Scientists have grown legs in frogs through a new drug treatment that successfully regenerated the leg of a frog. The treatment is a landmark for regenerative medicine that may pave the way for human applications.
Scientists tested the cocktail of drugs on an African clawed frog, a species that is incapable of regenerating its own limbs. The frog was administered the drugs over the course of 24 hours, after which an 18-month process of generation occurred.

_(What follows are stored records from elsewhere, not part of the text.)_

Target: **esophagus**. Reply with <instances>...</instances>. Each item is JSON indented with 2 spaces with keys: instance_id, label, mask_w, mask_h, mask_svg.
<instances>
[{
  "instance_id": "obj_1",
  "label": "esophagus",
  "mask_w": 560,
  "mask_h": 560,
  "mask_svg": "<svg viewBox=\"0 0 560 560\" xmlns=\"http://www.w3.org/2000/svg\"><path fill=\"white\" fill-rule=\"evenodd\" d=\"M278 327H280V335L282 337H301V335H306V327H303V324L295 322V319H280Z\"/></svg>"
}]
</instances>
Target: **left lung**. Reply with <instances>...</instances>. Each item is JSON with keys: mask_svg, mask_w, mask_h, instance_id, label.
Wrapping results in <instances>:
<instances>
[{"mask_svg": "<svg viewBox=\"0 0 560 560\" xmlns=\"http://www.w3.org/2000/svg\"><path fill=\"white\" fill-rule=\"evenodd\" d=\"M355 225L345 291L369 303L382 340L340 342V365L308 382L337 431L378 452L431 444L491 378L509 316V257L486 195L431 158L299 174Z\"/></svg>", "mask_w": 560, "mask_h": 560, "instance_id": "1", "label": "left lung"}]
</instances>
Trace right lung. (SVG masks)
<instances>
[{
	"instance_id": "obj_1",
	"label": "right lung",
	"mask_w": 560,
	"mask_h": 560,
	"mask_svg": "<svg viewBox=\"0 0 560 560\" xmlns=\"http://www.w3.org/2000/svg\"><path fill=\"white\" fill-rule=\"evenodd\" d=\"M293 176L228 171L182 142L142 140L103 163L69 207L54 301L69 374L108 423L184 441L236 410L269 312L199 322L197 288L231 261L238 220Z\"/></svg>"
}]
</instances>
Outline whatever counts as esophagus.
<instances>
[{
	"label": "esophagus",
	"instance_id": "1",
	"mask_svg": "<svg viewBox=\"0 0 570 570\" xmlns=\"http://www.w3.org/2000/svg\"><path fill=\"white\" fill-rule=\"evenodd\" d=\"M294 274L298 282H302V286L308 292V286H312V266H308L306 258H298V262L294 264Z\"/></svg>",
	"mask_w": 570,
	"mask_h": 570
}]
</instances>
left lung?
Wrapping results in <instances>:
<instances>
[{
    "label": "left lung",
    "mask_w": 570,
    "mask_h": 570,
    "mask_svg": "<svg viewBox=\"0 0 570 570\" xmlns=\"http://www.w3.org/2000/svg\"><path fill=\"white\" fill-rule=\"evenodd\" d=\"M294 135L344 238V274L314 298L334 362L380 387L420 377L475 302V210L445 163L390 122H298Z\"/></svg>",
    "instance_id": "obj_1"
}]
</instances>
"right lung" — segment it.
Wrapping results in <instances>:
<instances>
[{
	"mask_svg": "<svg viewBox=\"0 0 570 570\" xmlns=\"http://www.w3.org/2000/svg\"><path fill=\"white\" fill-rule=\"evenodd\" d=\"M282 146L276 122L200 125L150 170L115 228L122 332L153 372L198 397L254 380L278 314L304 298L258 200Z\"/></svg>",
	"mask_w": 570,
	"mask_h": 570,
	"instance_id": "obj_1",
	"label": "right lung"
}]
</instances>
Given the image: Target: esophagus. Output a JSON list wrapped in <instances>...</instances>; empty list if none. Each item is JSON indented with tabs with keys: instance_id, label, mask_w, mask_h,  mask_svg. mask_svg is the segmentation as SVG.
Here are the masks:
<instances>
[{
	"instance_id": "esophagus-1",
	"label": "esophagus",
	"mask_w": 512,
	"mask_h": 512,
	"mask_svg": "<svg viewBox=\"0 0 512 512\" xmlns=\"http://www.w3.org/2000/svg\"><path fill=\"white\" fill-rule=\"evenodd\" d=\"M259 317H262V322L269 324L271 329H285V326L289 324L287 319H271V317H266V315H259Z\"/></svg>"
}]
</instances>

The frog eventually regrew an entirely functional leg. The researchers behind the study hope that this success may be the seed for an equivalent regenerative treatment for human patients.
“It’s exciting to see that the drugs we selected were helping to create an almost complete limb,” said Nirosha Murugan of Tufts University in Massachusetts, the first author of the study. “The fact that it required only a brief exposure to the drugs to set in motion a months-long regeneration process suggests that frogs and perhaps other animals may have dormant regenerative capabilities that can be triggered into action.”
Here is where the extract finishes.